Publication Date: 1955
Binding: Hardcover
Dust Jacket Condition: Dust Jacket Included
Edition: 1st Edition

Description: Octavo, boards. First edition. Collects “The Martian Way," "Youth," "The Deep" and "Sucker Bait," all written between 1952 and 1954. ... Neat owner's name in ink on front paste-down (hidden under jacket flap, a bit of tanning to endpapers, small cross within a circle lightly inked in gold at bottom of spine panel (the why and significance of this symbol placed here is unknown to us), else a fine copy in fine dust jacket with touch of wear along bottom edge of front panel. A very nice copy of a scarce book.

Price: $1,500

Friday, February 1, 2008

BBC Reading of Leigh Brackett’s "The Last Days of Shandakor"

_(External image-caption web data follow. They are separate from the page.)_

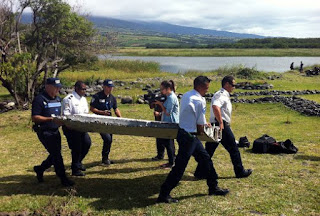 Ramai percaya MH370 masih hilang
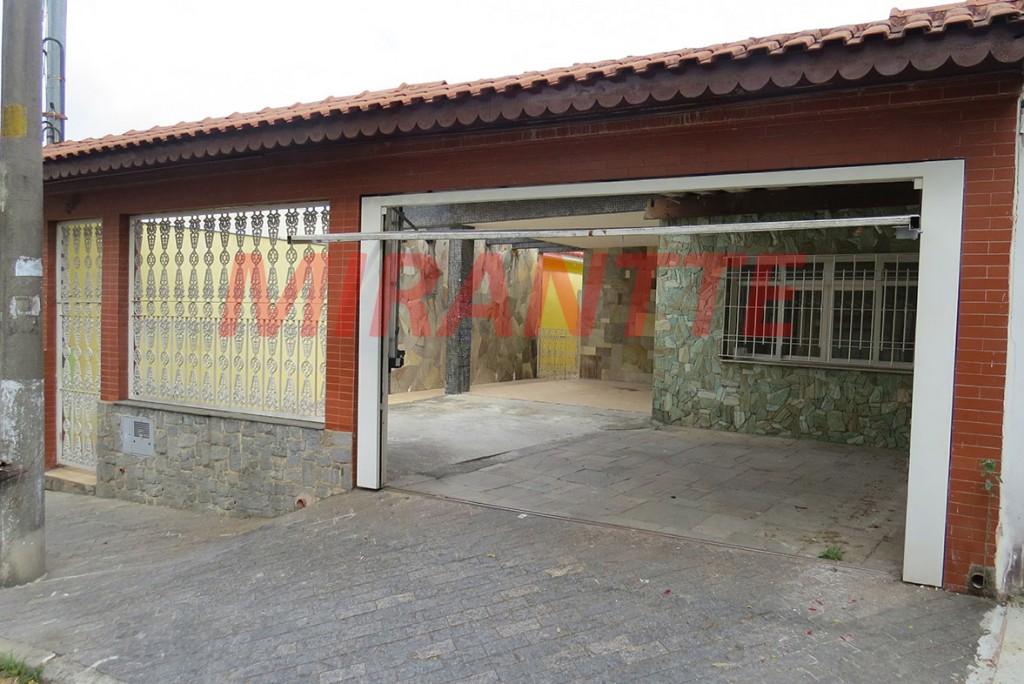 Sobrado de 220m² com 4 quartos em Pirituba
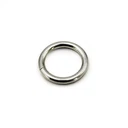 Galvanizat Rotund Inel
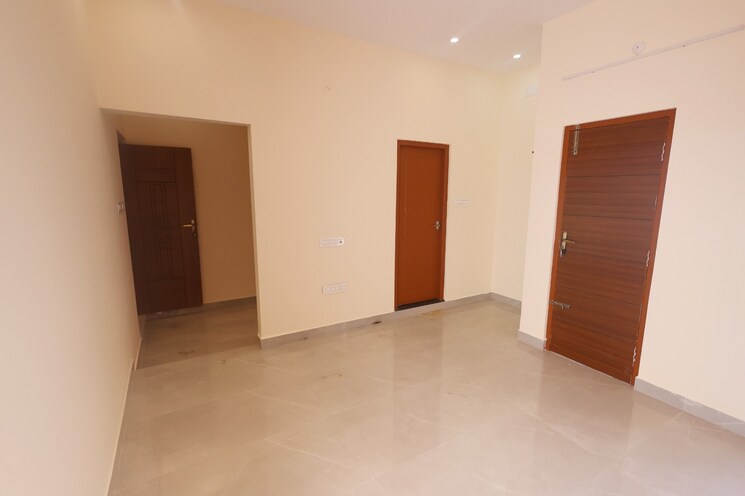 Living Room, valar nagar 2 Bedroom 1050 Sq.Ft. Independent House In Valar Nagar Madurai 8587940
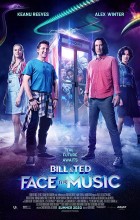 Bill and Ted Face the Music (2020 - English)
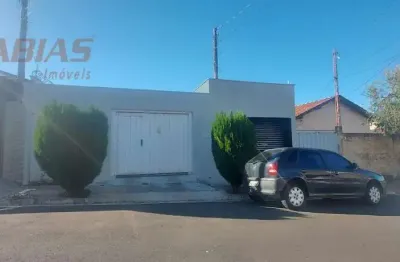 Casa com 3 quartos à venda na Rua Durvalino Gonçalves da Silva, 150, Jardim São João Batista, São Carlos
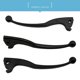 thumbnail image 4 of Motocross Anti-fall Brake Clutch Lever Compatible for YBR 125 2005-2015 YBR125 125CC Motorbike Pit Dirt Bike-Pivot 2pcs, 4 of 4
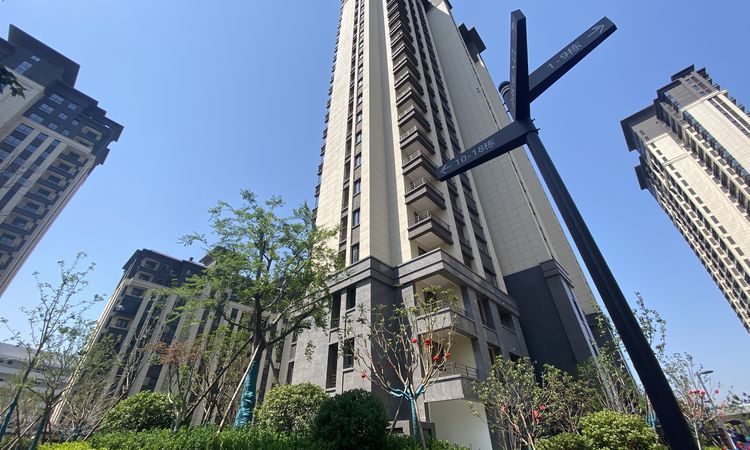世纪金源·域见天城实景图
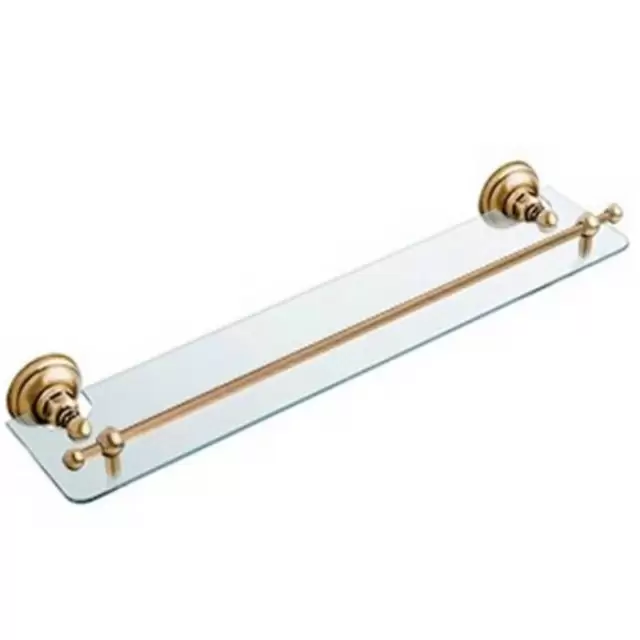 Nicolazzi Accessori Полочка 60см, цвет: бронза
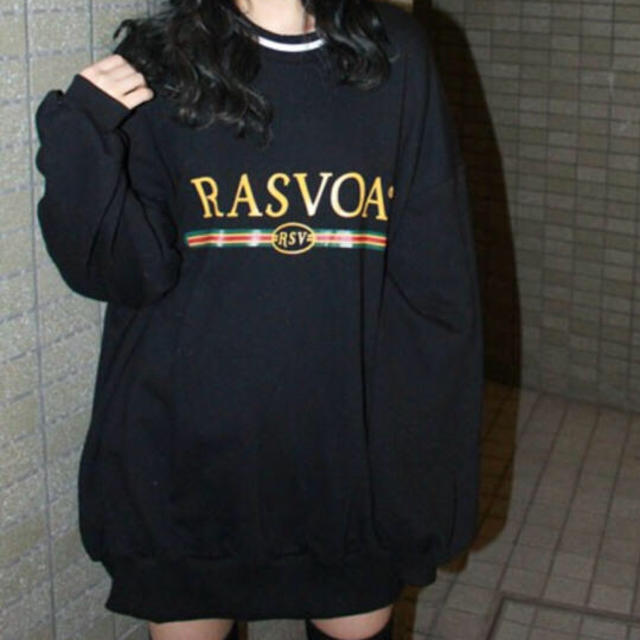 RASVOA トレーナー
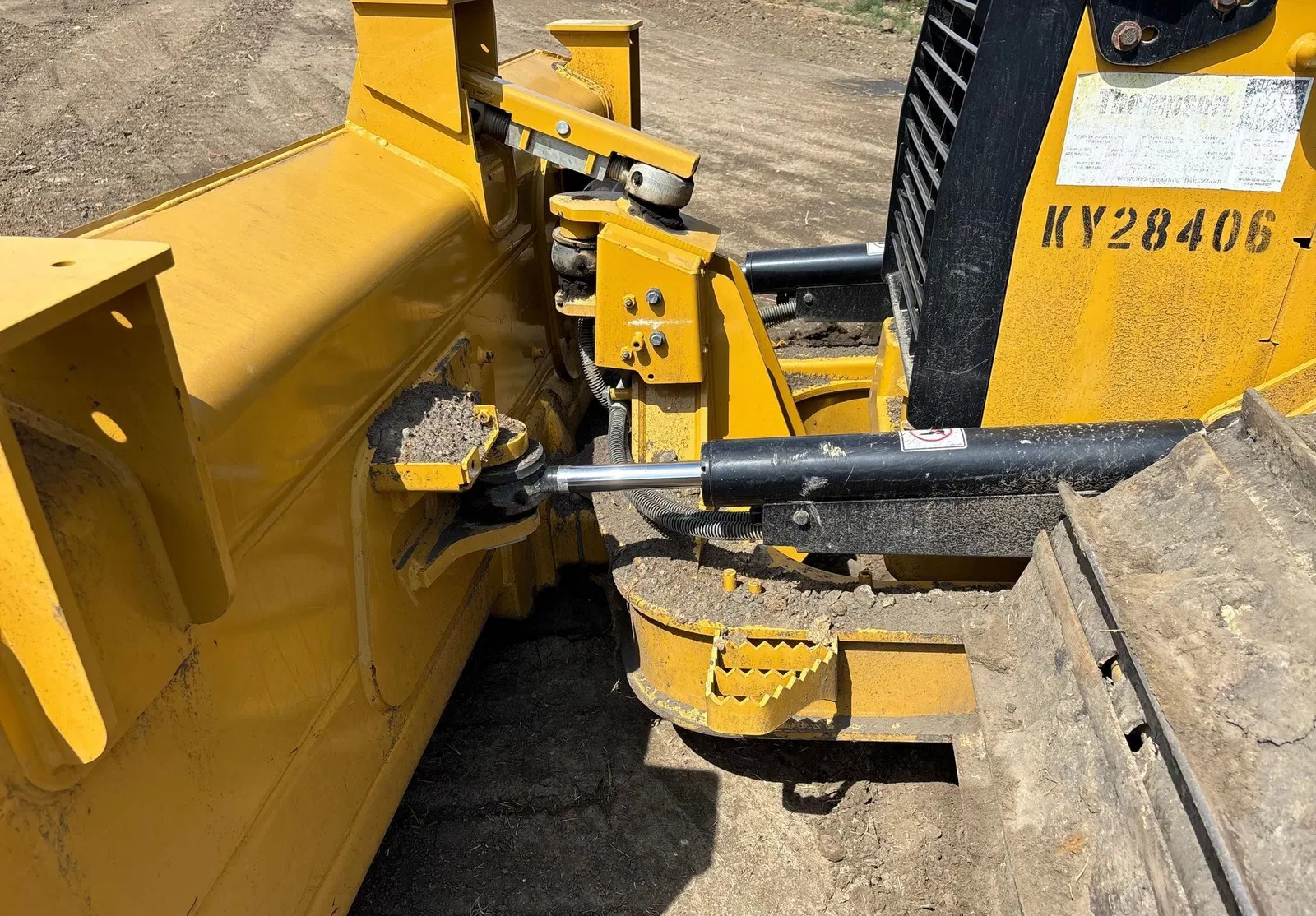 2020 Caterpillar D5K2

Thanks to a January 25th post at SFFaudio, we learned that a reading of "The Last Days of Shandakor", a novelette by Leigh Brackett (1952),
is being re-broadcast in two parts on BBC7’s the 7th Dimension. Read by Nathan Osgood, Part One aired last Sunday, January 28 (still accessible for a limited time through BBC’s Listen Again feature), and Part Two is scheduled to air this Sunday, February 3.

Originally published in the April 1952 issue of Startling Stories magazine and first broadcast on BBC7 in March 2007, here is a description of The Last Days of Shandakor from SFFaudio: “An epic space adventure written in which Mars is portrayed as a dying planet where desperate Earthmen compete with the last Martians and other alien races for lost knowledge and hidden power.” A more detailed description of Brackett's novelette is available at the BBC’s website.